We have a culture which is constantly pushing us to live in an extrinsic way, to not do things because we think they’re valuable, but to do things in order to buy something else, in order to show something off, in order to look impressive on social media – just like junk food has hijacked our diet and made us physically sick, junk values have hijacked our minds, and made us mentally sick.
E.G.: You offer seven solutions to depression in your book – non-chemical forms of antidepressants, like the cow that you mentioned earlier. What are some simple changes that a typical person might be able to make in their life to become a happier person?
J.H.: One of the most interesting pieces of research I looked at, done by a guy called Dr. Brett Ford at the University of Berkeley, looked at if you consciously try to be happier, will you in fact become happier?
Dr. Ford and her colleagues studied this in four places: in the United States, in Taiwan, in Japan and in Russia. They found in the U.S., if you decided to consciously spend more time trying to be happier, you will not become happier, but in the other three places, you do. What they discovered is, if you try to become happier in the U.S., what you do is you try to pursue happiness for yourself. You buy stuff for yourself, you try to get a promotion for yourself, you build up your ego. We have an instinctually individualistic view of happiness. In the other countries, they had an instinctively collective sense of happiness, so if you tried to make yourself happier, what you do is you do something for your family. You do something for your community, you do something for someone else, not for yourself. And it turns out an individualistic model of happiness just doesn’t work. If it did, Donald Trump would be a very happy person, and he’s an incredibly miserable person, for example.
A collective vision of happiness, by contrast, does work.

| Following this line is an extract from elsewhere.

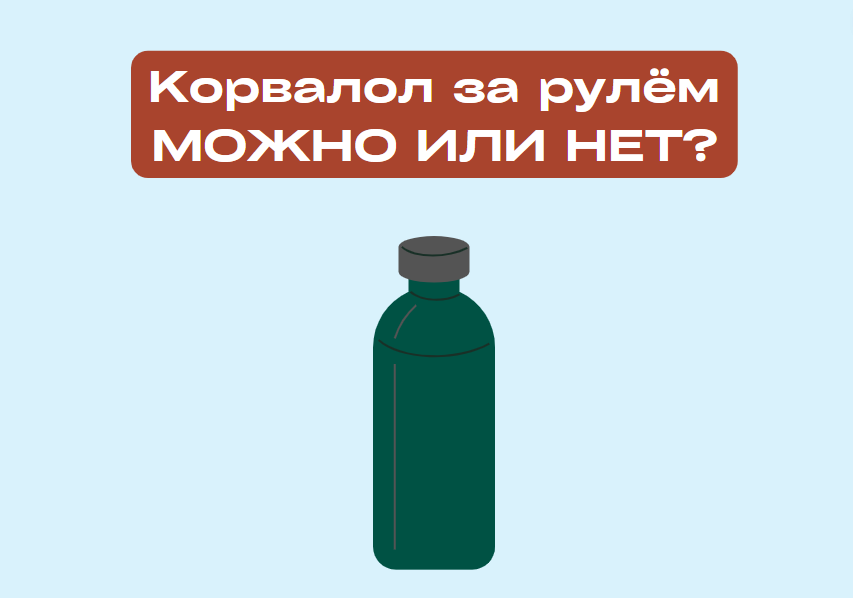 Автопартнер — аренда авто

Another thing would be based on the experiment happening in Canada in the ’70s. The liberal government at the time decided to do this experiment. They chose a town, seemingly at random, called Dauphin, and they said to everyone in this town, “We are going to give all of you a guaranteed basic income from now on.” I think it was the equivalent of about $17,000 in contemporary U.S. dollars. This continued for three years, and there were many results. But to me, the most interesting one was what happened to people’s mental health. There was a massive improvement in people’s mental health. Depression so severe that you had to be hospitalized fell by 90 percent. It didn’t happen in the surrounding areas.
That tells us that one of the things that’s making people depressed is profound insecurity in how we live. People who have income from property are 10 times less likely to develop anxiety disorder than people who don’t. Part of what’s making us anxious is that aspect of the way we live – and it’s an increasing insecurity. There’s a reason why depression massively spiked up after the 2008 crash, because a lot more people were insecure and having to work even harder to just keep their heads above water. And so universal basic income, which President Obama said could happen within 20 years, that is an antidepressant.
There are biological factors that can make you more sensitive to these social factors. So your genes, for example, can make you about 35 percent more sensitive to these things than someone who had a different genetic inheritance. But your genes aren’t causing it. They’re just making you more sensitive to these factors in the environment and in your psychology.
This requires us to really reframe what’s going on, because we’ve been told a story that has really disconnected us from the source of our own pain, and because we haven’t understood what’s causing it, the solutions that we’ve been using haven’t worked very well.